Farming News - Wheat & Oilseed Rape Market Update from ADM

Wheat & Oilseed Rape Market Update from ADM

Jonathan Lane comments on the wheat market

Continued uncertainty over the Russia/Ukraine crisis remains the key influence on global grain markets, which have steadied recently as diplomatic talks continue.

US values traded down slightly over the week, whilst Matif gained around €4. UK old crop futures slipped around £1.60/t.

Given the importance of Russia and Ukraine on the wheat market, conflict and ensuing sanctions could have a big effect on global values. But, assuming conflict is avoided, the underlying fundamentals are largely unchanged.

In the short term, wheat supply and demand remains tight. Russian wheat exports amounted to 24.3 mln t as of 10 February, down 24% year on year, as the new export quota to protect domestic supplies commenced this week.

EU soft wheat exports have risen slightly, reaching 17.3 mln t as of 13 Feb, up from 16.9 mln t year on year, with Algeria, China and Egypt remaining the top destinations.

Farm office FranceAgriMer lowered the country’s outlook for end-of-season wheat stocks to 3.58 mln t from 3.65 mln t in January, due to higher animal feed and food usage.

Further ahead, global supplies could rise, particularly those from the Black Sea region. SovEcon raised its estimate for Russia’s 2022 wheat harvest by 3.5 mln t to 84.8 mln t, after an ‘almost ideal’ winter for the crop.

Ukrainian farmers have planted 7.7 mln ha of winter crops for the 2022 harvest, up 5% year on year, with the winter wheat and triticale area reported at 6.5 mln ha.

However, France’s agriculture ministry reduced its forecast for the country’s wheat area, from 4.92 mln ha to 4.75 mln ha.

China is to boost farm support measures to safeguard the summer harvest and the nation’s ‘stable and healthy economic development’, which could potentially reduce its import requirements.

Turning to the current UK situation, delivery premiums, especially to more western and northern parts of the country, continue to firm.

December wheat imports were higher than expected, but the season-to-date (July-Dec) figure of 1.066mln t is down 28% year on year.

Conversely, domestic usage continues to show a rebound year on year and we envisage an increase from ethanol production due to start during Q1 2022.

UK new crop futures are virtually unchanged week on week, continuing to track US/EU markets.

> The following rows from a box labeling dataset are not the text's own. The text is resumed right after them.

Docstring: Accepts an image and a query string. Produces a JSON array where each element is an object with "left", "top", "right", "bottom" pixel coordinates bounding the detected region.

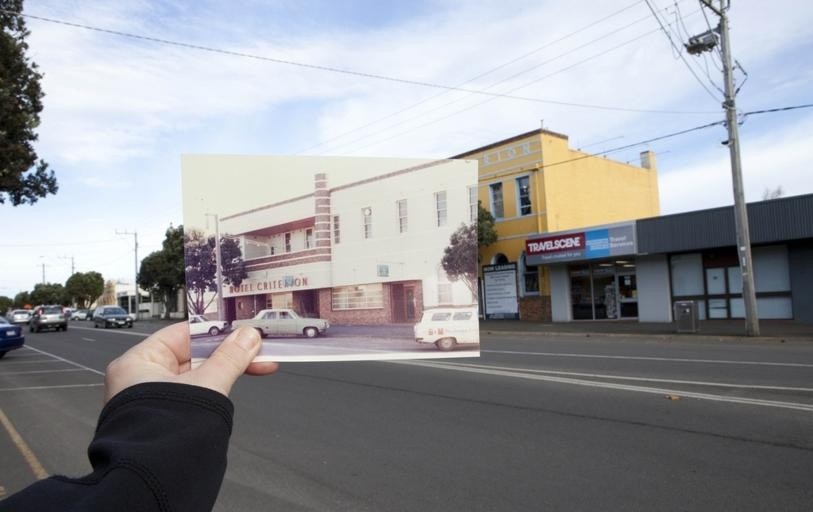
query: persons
[{"left": 0, "top": 319, "right": 281, "bottom": 512}]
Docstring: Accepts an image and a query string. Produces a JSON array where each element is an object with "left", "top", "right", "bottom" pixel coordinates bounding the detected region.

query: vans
[{"left": 414, "top": 304, "right": 479, "bottom": 352}]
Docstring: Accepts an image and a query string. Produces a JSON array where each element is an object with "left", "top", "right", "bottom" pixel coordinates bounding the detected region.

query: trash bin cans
[{"left": 673, "top": 300, "right": 700, "bottom": 334}]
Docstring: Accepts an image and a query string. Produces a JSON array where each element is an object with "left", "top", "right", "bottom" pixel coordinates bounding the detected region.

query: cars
[
  {"left": 0, "top": 304, "right": 134, "bottom": 356},
  {"left": 190, "top": 313, "right": 229, "bottom": 338},
  {"left": 232, "top": 308, "right": 328, "bottom": 340}
]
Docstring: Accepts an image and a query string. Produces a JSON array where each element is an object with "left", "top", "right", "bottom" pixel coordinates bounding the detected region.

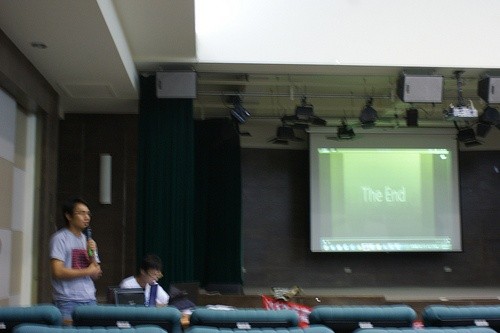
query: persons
[
  {"left": 49, "top": 200, "right": 102, "bottom": 325},
  {"left": 119, "top": 256, "right": 170, "bottom": 307}
]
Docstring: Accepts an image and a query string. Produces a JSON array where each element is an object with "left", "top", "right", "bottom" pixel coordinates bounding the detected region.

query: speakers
[
  {"left": 479, "top": 75, "right": 500, "bottom": 104},
  {"left": 154, "top": 69, "right": 198, "bottom": 100},
  {"left": 399, "top": 71, "right": 445, "bottom": 104}
]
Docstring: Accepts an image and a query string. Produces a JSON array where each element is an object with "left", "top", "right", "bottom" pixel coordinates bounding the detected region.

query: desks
[{"left": 197, "top": 294, "right": 386, "bottom": 308}]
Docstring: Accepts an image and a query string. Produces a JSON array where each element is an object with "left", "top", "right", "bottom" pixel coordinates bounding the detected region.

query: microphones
[{"left": 86, "top": 226, "right": 93, "bottom": 257}]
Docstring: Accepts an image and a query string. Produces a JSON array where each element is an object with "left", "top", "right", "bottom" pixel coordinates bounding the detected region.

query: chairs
[{"left": 0, "top": 297, "right": 500, "bottom": 332}]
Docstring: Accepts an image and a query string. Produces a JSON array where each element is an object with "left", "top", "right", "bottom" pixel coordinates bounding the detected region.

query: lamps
[{"left": 230, "top": 95, "right": 500, "bottom": 148}]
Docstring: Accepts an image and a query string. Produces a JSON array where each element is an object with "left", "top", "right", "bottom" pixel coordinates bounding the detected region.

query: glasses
[{"left": 70, "top": 211, "right": 91, "bottom": 216}]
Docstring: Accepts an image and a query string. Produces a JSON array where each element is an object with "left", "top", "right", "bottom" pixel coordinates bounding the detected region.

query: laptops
[
  {"left": 106, "top": 285, "right": 146, "bottom": 305},
  {"left": 168, "top": 282, "right": 199, "bottom": 304}
]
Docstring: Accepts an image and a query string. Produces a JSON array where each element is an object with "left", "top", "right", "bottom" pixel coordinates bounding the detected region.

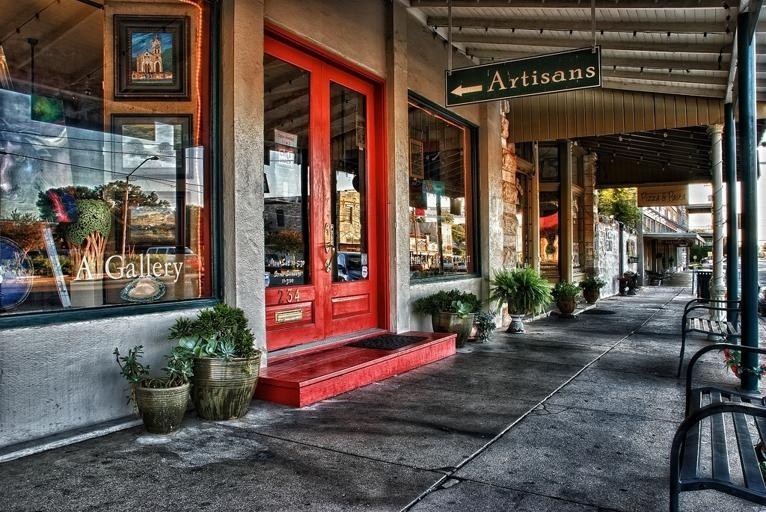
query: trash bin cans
[{"left": 695, "top": 270, "right": 713, "bottom": 299}]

Both old and new crop prices remain well above their long-term average. Whilst cost of production has increased, current values still represent good margin returns.

* For more detail on the wheat markets join Jonathan Lane and Freddie Humfrey on the ADM Agriculture YouTube channel 

Will Ringrose comments on the OSR market

Outside markets have been mixed following talk of Russia pulling troops back from the Ukrainian border, which eased concerns of an immediate conflict. Markets accordingly took back some risk premium.

CBOT soybeans continue to rally on dwindling South American crop prospects, despite showers across parts of Brazil and Argentina.

US crush rates for January from the US’s National Oilseed Processors Association came in below expectations yesterday. Soy oil stocks still remain high against expectations.

China has been buying further parcels of US soybeans. There were rumours that Chinese traders were selling off state reserves of beans and soy oil back into the market.

Oil markets continue to be very volatile. Crude oil continues to be the driver, although prices fell over 3% earlier in the week on reports of Russian troops moving away from the Ukraine border. Malaysian palm oil prices trade close to record highs, although these have eased in the last few sessions with rumours of increased production.

In Canada, temperatures remain very cold, but soil moistures remain good. Canola prices followed the complex up and down, although price swings have been less volatile. Crushers seem to be covered on the nearby positions and are happy to sit back for the time being.

Matif rapeseed rallied back to trade over €700, again following the wider complex up. Crush margins are still pressured with the firmer energy prices adding to decent seed coverage on the nearby positions.